Tatton-Brown said shopper polls showed that customers were warming to the new lineup with a decline in the number saying they mighttake their custom elsewhere.

A range review had highlighted some gaps, he said, but most were easy to fix. M&S, for instance, needed to start stocking bigger pack sizes, such as larger blocks of cheddar cheese and multipacks of plum tomatoes. It also needed to expand some of its store cupboard ranges by introducing new flavours of squash, for example.

Despite successive, costly management overhauls, M&S is once again in the middle of an expensive reinvention. But while its clothing business is mired in a long-running sales slump, its food arm has proved more resilient to changing shopping habits.

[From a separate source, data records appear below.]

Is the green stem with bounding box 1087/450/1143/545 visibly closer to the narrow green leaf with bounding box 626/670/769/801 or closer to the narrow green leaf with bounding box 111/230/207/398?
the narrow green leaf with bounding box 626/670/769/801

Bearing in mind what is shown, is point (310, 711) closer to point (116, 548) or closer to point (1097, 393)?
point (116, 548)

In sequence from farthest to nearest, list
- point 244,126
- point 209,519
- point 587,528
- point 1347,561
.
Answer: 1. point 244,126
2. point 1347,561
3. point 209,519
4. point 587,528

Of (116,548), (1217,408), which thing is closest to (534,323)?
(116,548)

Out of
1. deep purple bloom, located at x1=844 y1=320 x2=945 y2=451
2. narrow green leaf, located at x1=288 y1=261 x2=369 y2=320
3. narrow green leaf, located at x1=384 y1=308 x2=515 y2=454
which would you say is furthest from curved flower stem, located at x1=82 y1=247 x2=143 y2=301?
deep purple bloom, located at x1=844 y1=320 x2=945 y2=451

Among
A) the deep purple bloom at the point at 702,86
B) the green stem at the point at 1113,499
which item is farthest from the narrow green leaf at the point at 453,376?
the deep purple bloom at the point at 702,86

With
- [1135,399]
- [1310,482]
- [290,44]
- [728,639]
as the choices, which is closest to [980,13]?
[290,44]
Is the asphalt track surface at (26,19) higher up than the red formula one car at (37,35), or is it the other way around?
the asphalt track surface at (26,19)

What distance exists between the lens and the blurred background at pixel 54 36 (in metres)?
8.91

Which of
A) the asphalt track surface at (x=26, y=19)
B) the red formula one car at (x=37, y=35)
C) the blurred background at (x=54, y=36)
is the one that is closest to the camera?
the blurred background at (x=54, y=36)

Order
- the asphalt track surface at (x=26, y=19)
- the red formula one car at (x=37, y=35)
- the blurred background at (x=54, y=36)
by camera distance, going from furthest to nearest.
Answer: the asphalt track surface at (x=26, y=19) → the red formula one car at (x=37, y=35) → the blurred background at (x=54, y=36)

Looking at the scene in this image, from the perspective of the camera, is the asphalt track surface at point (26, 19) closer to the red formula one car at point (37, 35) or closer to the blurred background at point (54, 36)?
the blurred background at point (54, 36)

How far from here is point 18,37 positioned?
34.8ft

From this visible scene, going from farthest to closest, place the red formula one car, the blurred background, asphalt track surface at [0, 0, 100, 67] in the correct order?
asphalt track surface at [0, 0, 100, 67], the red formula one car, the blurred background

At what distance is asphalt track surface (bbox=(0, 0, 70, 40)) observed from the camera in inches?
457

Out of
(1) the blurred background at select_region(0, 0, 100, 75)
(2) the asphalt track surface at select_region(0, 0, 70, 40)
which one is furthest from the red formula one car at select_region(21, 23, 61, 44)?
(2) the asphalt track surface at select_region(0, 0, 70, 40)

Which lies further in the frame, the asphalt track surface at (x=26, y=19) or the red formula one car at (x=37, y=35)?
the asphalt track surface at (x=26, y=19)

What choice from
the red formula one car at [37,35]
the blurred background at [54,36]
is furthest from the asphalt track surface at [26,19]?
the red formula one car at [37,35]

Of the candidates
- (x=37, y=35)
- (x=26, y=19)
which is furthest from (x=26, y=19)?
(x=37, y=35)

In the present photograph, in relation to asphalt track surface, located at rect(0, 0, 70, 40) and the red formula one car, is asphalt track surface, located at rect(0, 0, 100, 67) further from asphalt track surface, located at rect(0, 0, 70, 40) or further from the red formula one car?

The partnership with Ocado is one of the biggest corporate steps the company has made in its 135-year history.

Its chief executive, Steve Rowe, wants to attract more families to the food halls, which have traditionally been considered upmarket convenience stores aimed at commuters and singletons rather than a place to do a weekly shop. That perception that needs to change if the Ocado deal is to succeed.

As the preparations for the autumn switchover ramp up, M&S has been trying out larger stores, which are able to stock its full range of 6,000 products. This has forced shoppers to see it with new eyes.

At present, the retailer only has a dozen sites such as these – most of its stores stock only about 2,000 items, compared with the 25,000 items carried in a typical supermarket (the Ocado site carries 55,000 products). M&S has also embarked on a programme of price cuts as it tries to shake off a reputation for being expensive.

The update came as Ocado Retail, the subsidiary co-owned by M&S that operates robotic warehouses in the UK, reported that sales rose 10.8% to £429.1m in the three months to 1 December. The number of orders per week increased from 317,000 to 350,000 but the average order size remained static at £105.

After nearly a decade as an unloved listed company, Ocado has become a stock market darling after its chief executive, Tim Steiner, finally sold this grocery-picking expertise to several foreign retail chains.

One blockbuster deal will result in the construction of 20 warehouses for US supermarket firm Kroger. Most recently, Ocado struck a deal with Japan’s largest supermarket operator Aeon.